In September 1992 Kelman met a woman he called the "Lotus Lady", because she worked for Lotus at a time when he was considering buying some groupware to organise the rapidly-growing class action; he had already put the names and other details of all the litigants into a relational database to search for patterns in victims and withdrawals. The Lotus Lady was interesting because her ATM card didn't debit her account. It gave her money, but heaven knew where from.

Kelman thought for a moment and realised that there must be thousands of such cards - and after a little more thought, how it had happened.

How could there be thousands of such cards?
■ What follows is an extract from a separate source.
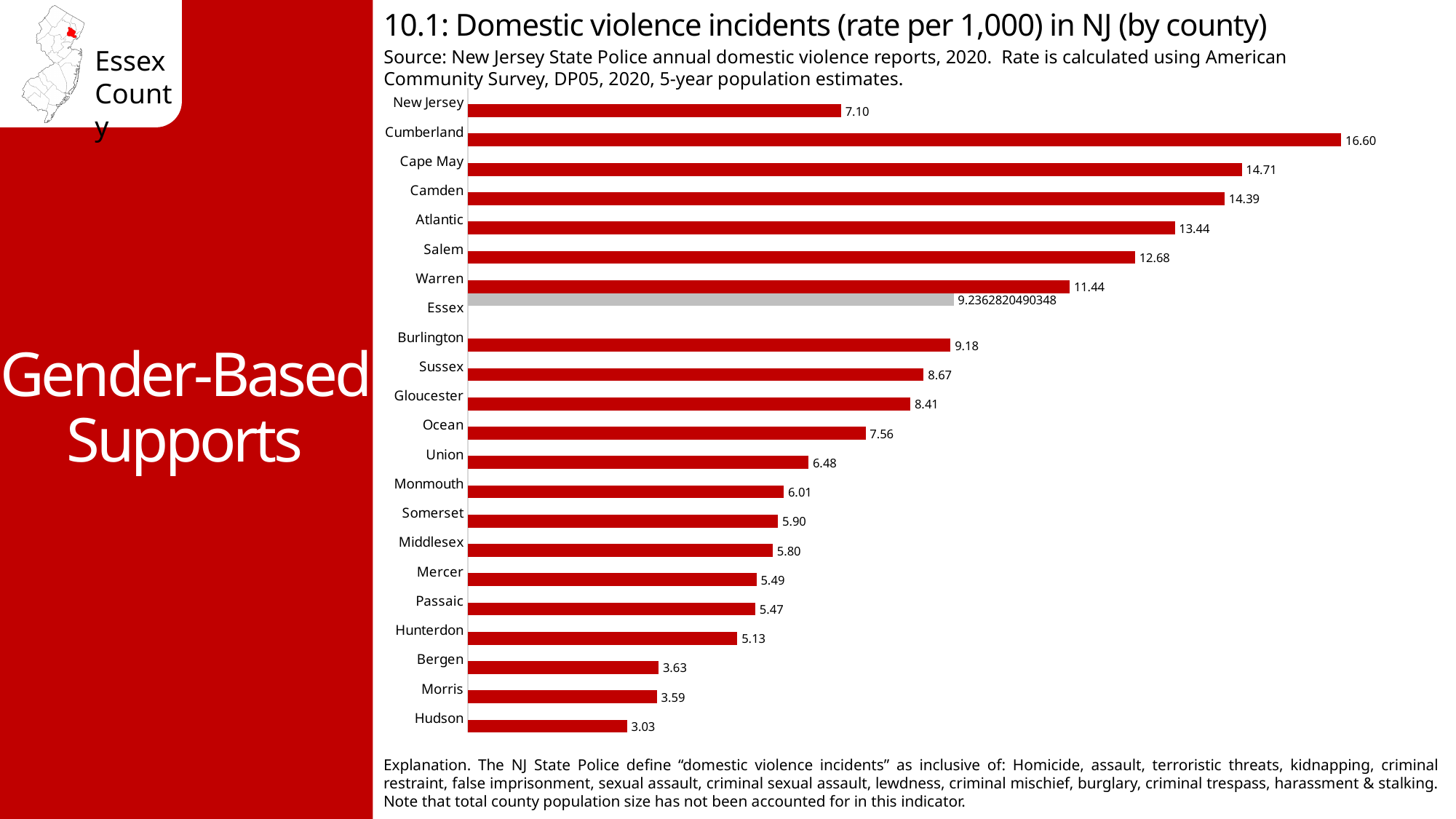
How many bars are plotted in the chart? 22 What is the difference between the rates for Cumberland and Hudson? 13.57 What is the difference between the rates for Salem and Warren? 1.24 What is the domestic violence incident rate for Cumberland? 16.60 Which has a higher rate, Cape May or Camden? Cape May What type of chart is shown on the slide? Bar chart What is the rate shown for New Jersey overall? 7.10 Which county has the highest domestic violence incident rate? Cumberland Which county has the lowest domestic violence incident rate? Hudson What is the domestic violence incident rate for Hudson? 3.03 Which bar is coloured grey instead of red? Essex What value is shown for Essex? 9.2362820490348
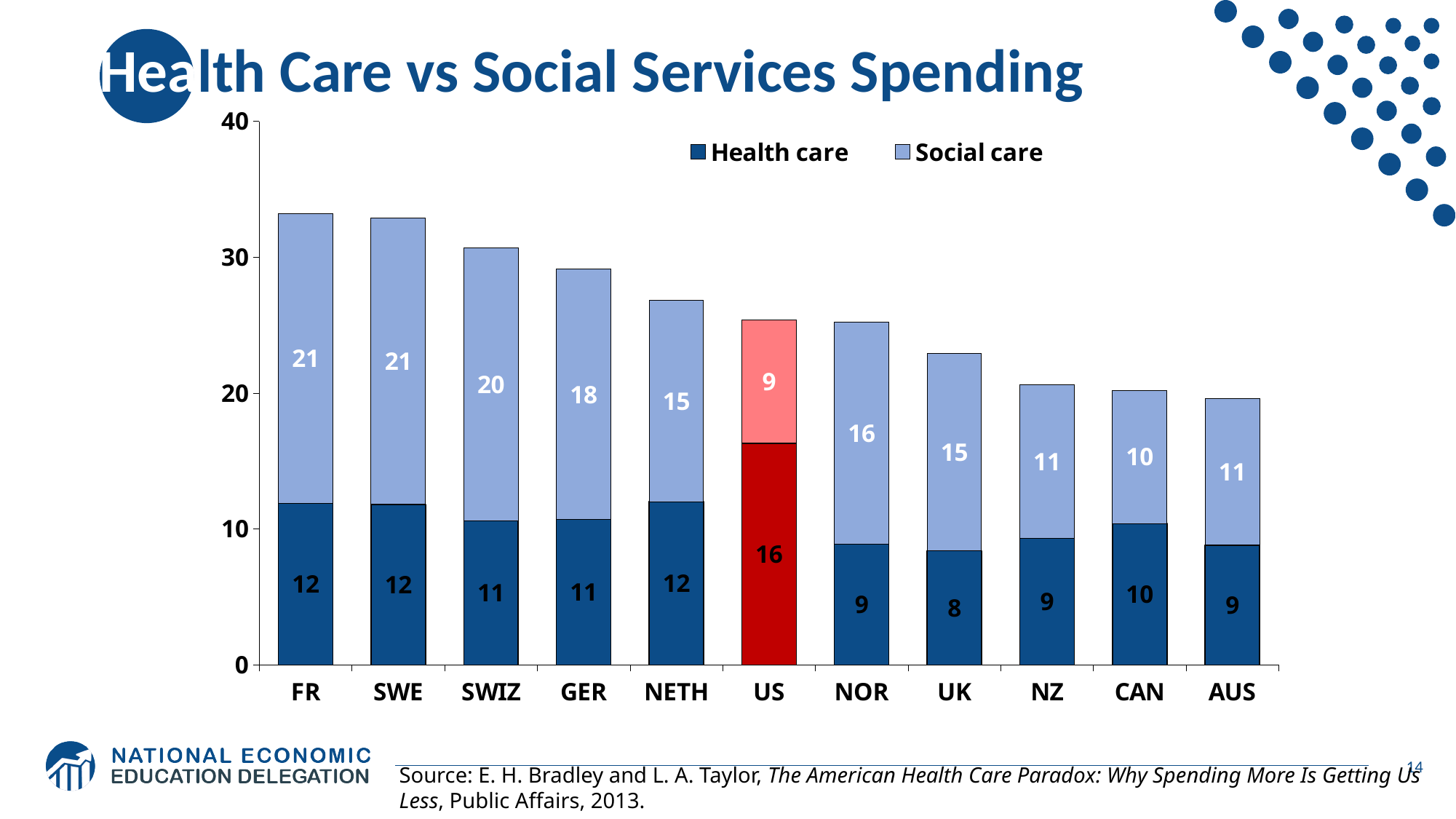
Which country has the lowest Social care value? US What is the total of the stacked bar for the US (Health care plus Social care)? 25 What is the Health care value for the US? 16 How many series does the legend list? 2 Is the total height of the FR bar greater or less than 30? greater What kind of chart is shown on the slide? Stacked bar chart Which country has the lowest Health care value? UK What is the difference between the Health care value for the US and the Health care value for the UK? 8 What is the Social care value for Germany (GER)? 18 How many countries are shown on the x axis? 11 Which is larger, the Social care value for France (FR) or the Social care value for the US? France (FR) Which country has the highest Health care value? US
Because the chances of any two random people meeting in the UK population at that time were 25 million to 1. For one of them to have the only card in existence that debited other peoples' accounts was absurd. He'd been on the case for six months, met - say - 3,000 people through it - and one of them had such a card. The odds only work if thousands of people are walking around with cards like that, or potentially could be. They had the wrong magnetic stripe on the card: the front was embossed with the holder's details, but the account and PIN encrypted on the stripe pointed somewhere else. How wouldn't that be spotted?

Simple: dummy accounts. To do their testing in an environment where the bank systems had to work all the time, the computing teams set up a parallel universe of dummy banks, dummy branches and dummy accounts. But they generated real ATM cards for them, and could take out real money - authorised by the banks. Some people were getting dummy cards.

But equally, Kelman saw, it would be possible for a "rogue" computing department to start tweaking the cards to take money from innocent customers.